- _Aim of the exercise_
Please print the entries below exactly, from the line with "genus: Melogale" through the line with "label granularity: sequence-level", including both of those lines and leaving out all others.

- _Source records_
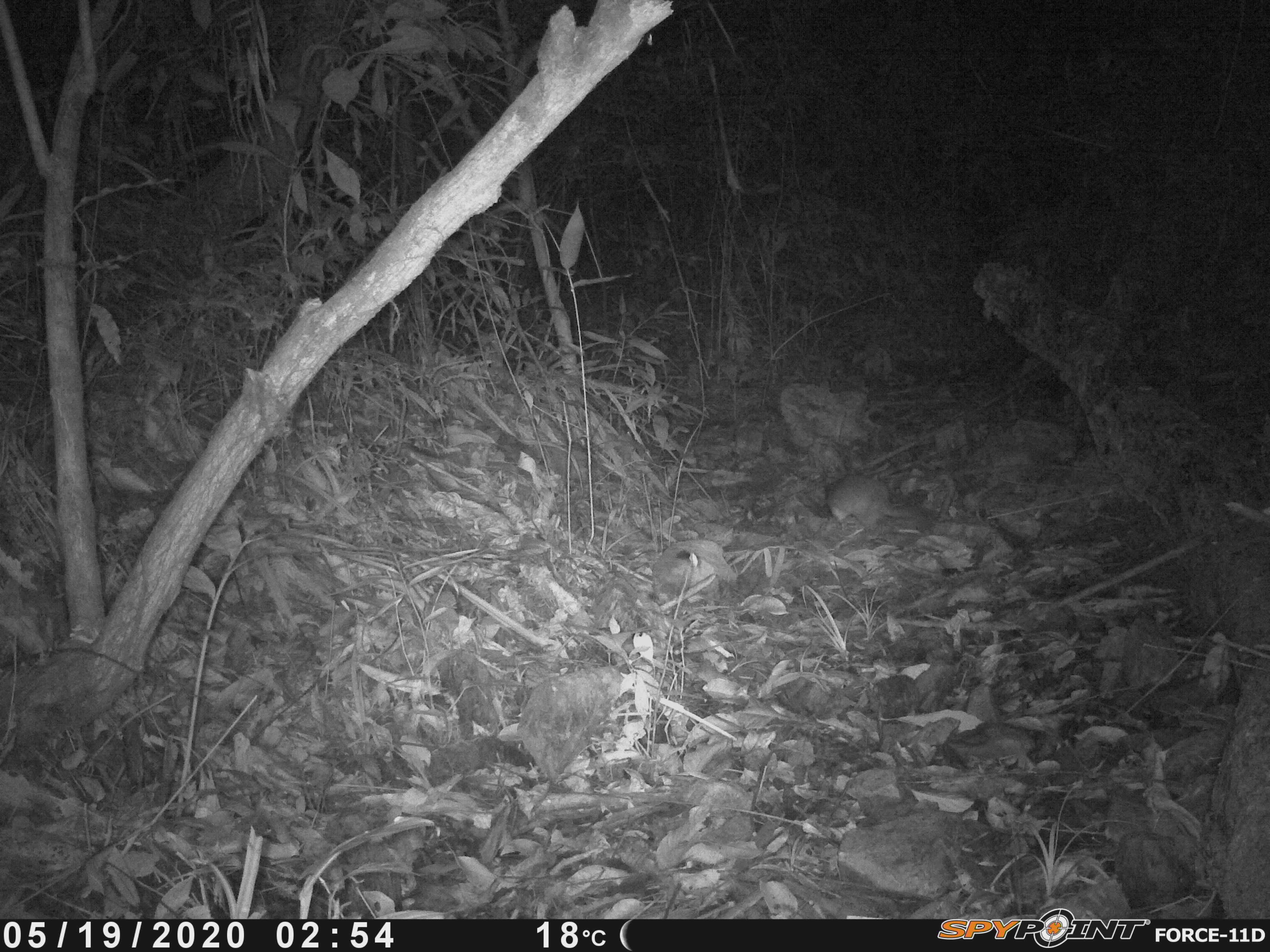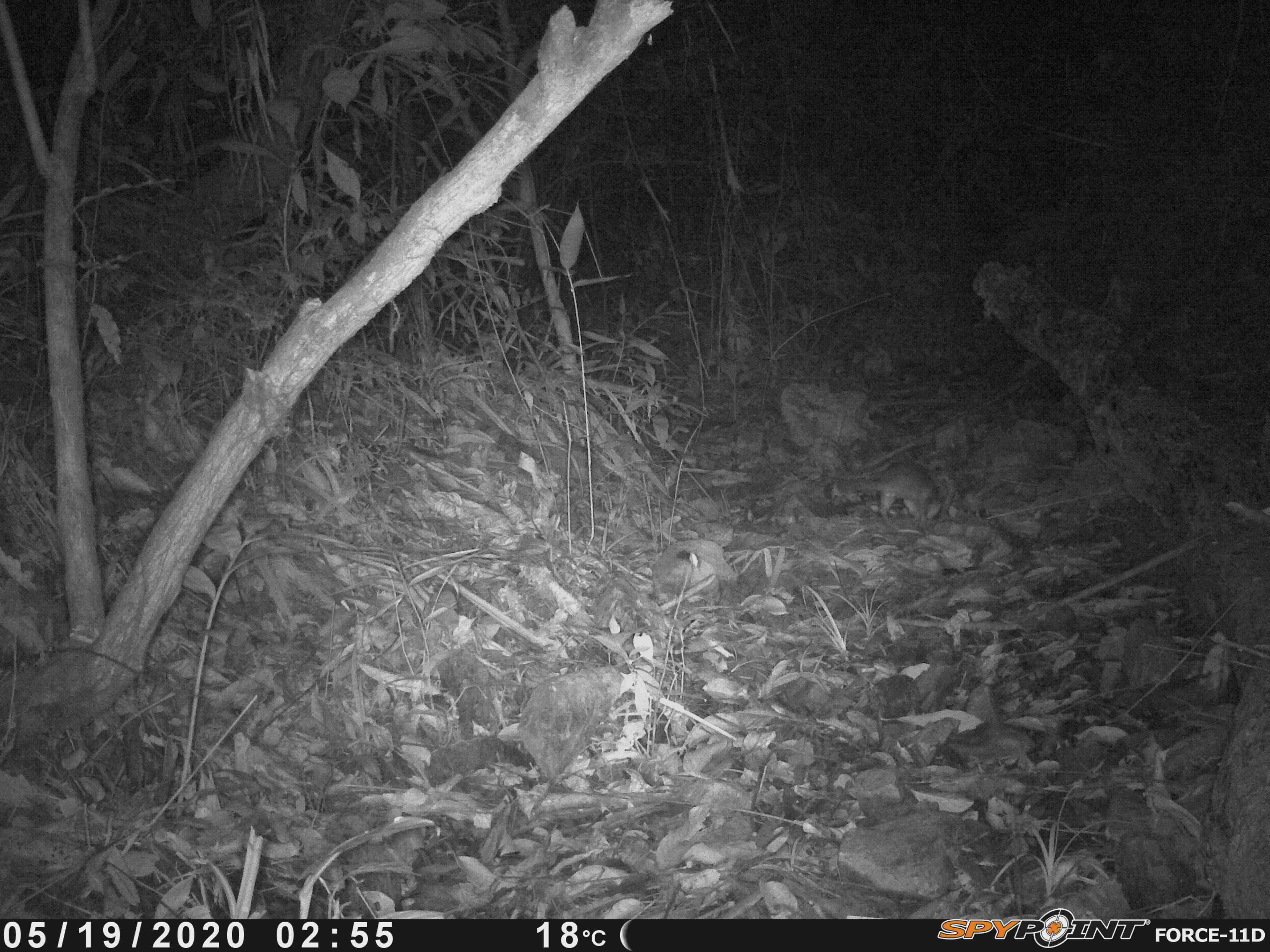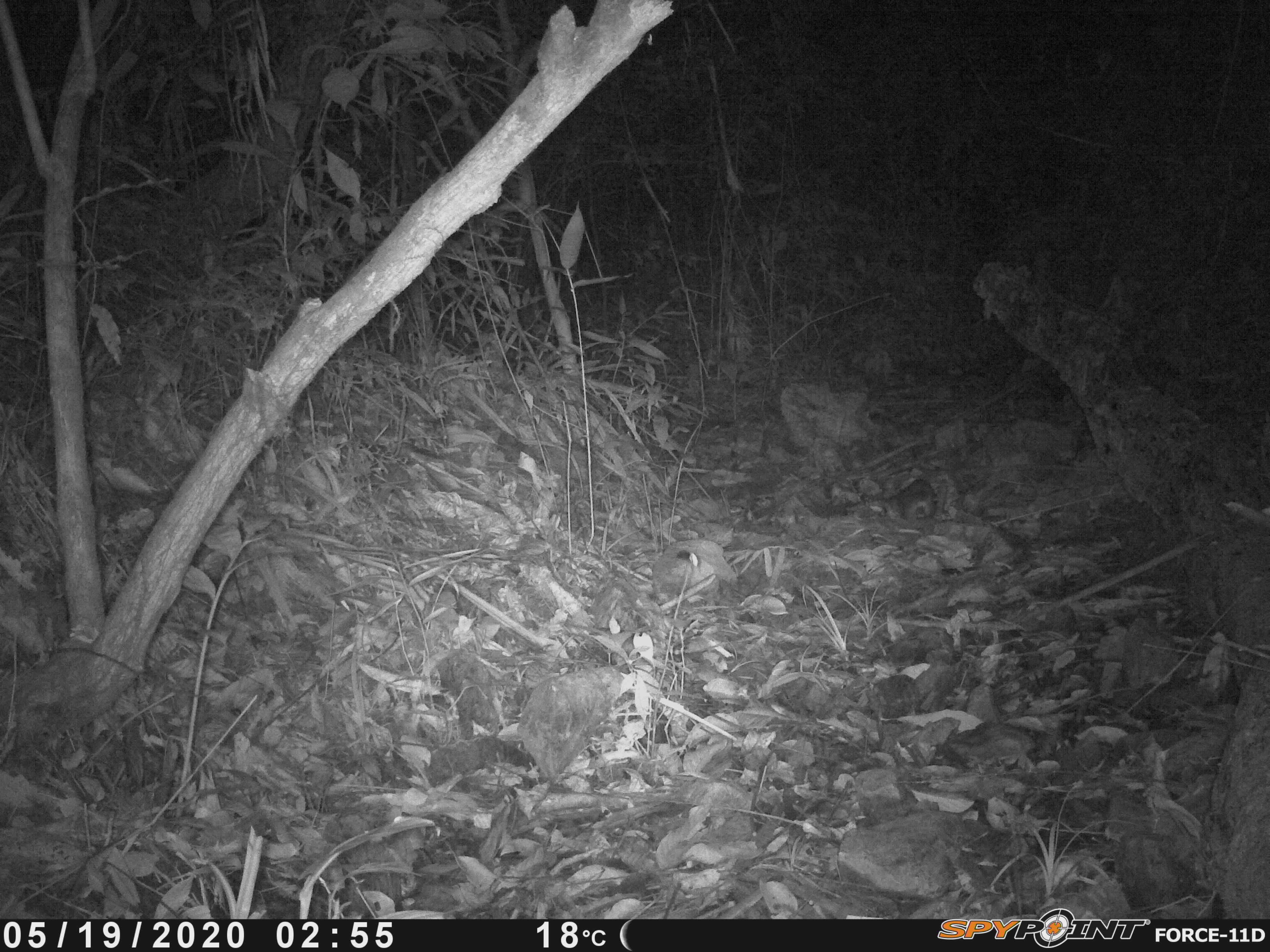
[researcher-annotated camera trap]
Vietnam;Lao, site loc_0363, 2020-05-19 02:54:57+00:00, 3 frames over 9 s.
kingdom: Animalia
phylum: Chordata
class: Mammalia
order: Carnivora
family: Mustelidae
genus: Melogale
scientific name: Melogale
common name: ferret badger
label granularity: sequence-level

...

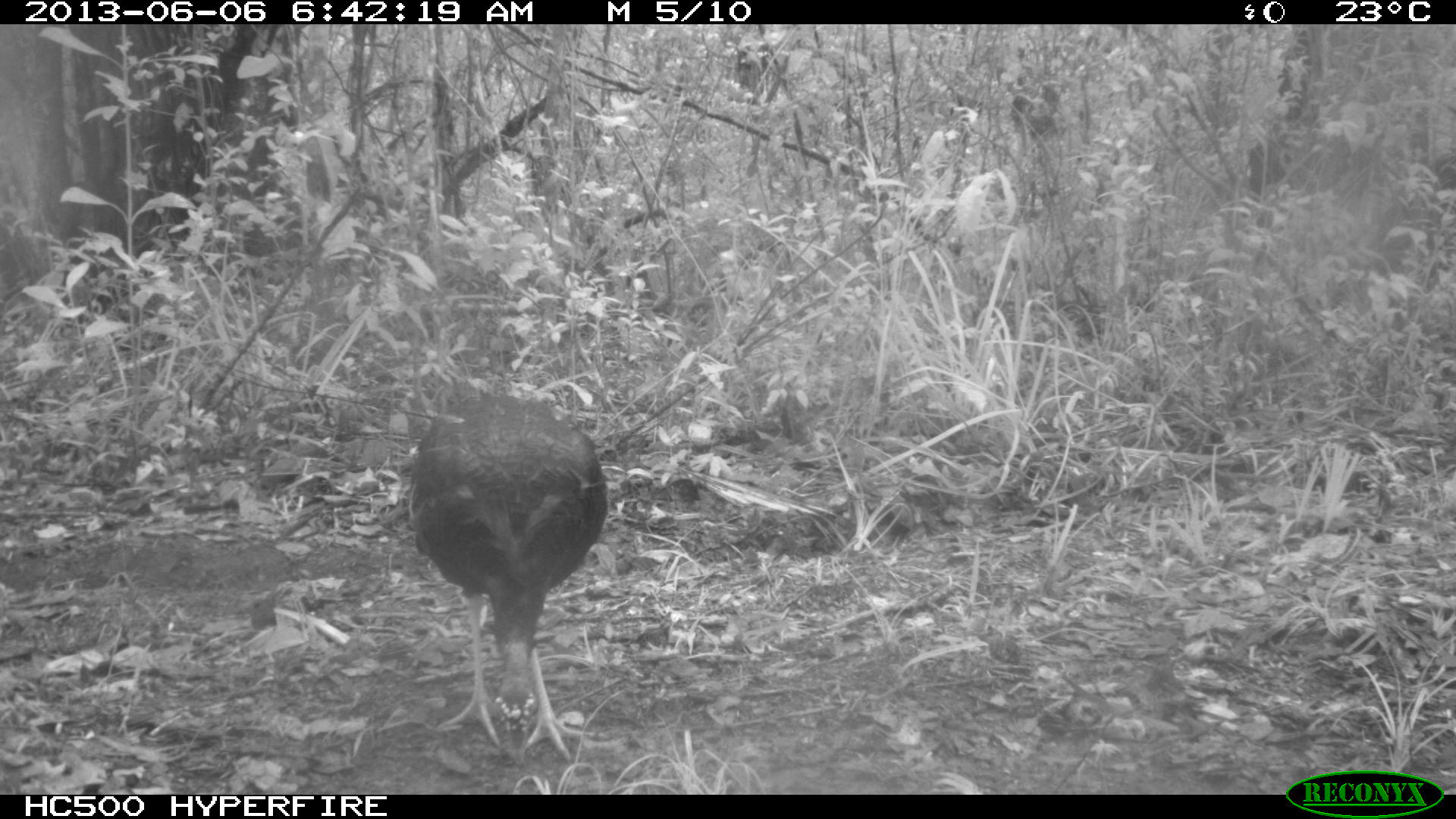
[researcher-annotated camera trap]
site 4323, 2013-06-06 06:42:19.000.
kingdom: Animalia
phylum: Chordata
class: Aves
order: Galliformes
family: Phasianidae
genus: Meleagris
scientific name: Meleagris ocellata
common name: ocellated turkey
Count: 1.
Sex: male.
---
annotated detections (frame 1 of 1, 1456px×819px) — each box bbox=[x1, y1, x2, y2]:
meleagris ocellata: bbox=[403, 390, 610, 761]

- _Output_
genus: Melogale
scientific name: Melogale
common name: ferret badger
label granularity: sequence-level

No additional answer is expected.